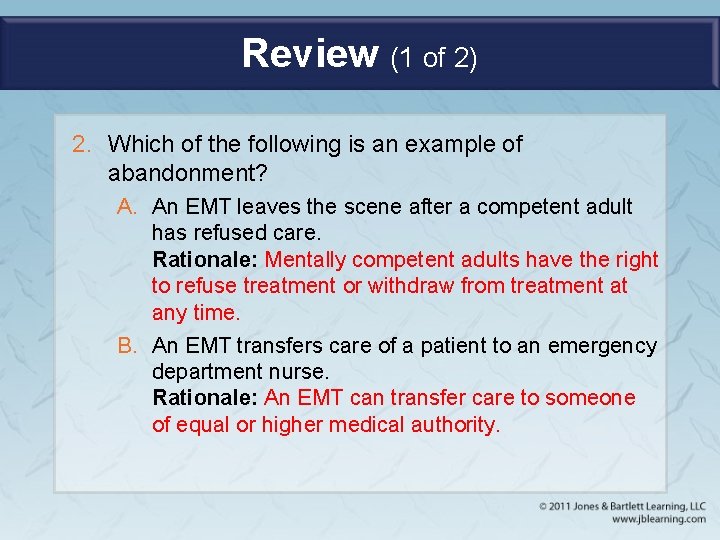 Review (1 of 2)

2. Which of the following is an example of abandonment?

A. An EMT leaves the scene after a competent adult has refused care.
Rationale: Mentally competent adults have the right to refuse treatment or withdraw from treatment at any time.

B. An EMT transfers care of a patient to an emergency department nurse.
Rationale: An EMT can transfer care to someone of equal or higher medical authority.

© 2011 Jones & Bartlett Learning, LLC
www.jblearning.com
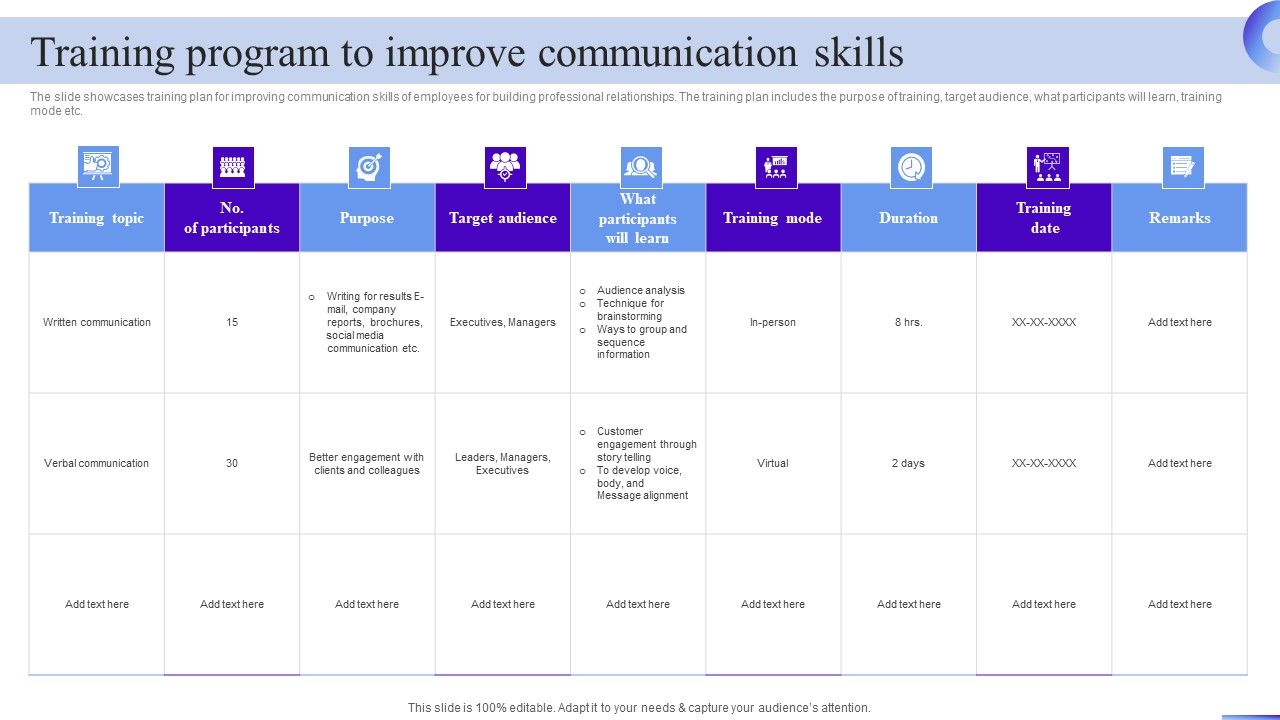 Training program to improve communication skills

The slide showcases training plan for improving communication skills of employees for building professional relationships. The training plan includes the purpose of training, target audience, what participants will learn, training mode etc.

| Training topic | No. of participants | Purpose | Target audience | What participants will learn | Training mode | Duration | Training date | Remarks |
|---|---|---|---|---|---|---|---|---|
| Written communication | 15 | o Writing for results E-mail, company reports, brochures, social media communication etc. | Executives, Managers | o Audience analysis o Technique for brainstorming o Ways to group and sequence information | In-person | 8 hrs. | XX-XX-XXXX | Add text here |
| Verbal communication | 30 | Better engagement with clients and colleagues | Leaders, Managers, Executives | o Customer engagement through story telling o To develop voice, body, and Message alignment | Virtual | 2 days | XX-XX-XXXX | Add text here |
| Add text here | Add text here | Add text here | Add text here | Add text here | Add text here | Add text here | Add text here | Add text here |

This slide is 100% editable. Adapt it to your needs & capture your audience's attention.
********************
* _EXERCISE PROMPT_
Copy each line of the listing that contains the string "care".

* _RESPONSE AREA_
A. An EMT leaves the scene after a competent adult has refused care.
B. An EMT transfers care of a patient to an emergency department nurse.
Rationale: An EMT can transfer care to someone of equal or higher medical authority.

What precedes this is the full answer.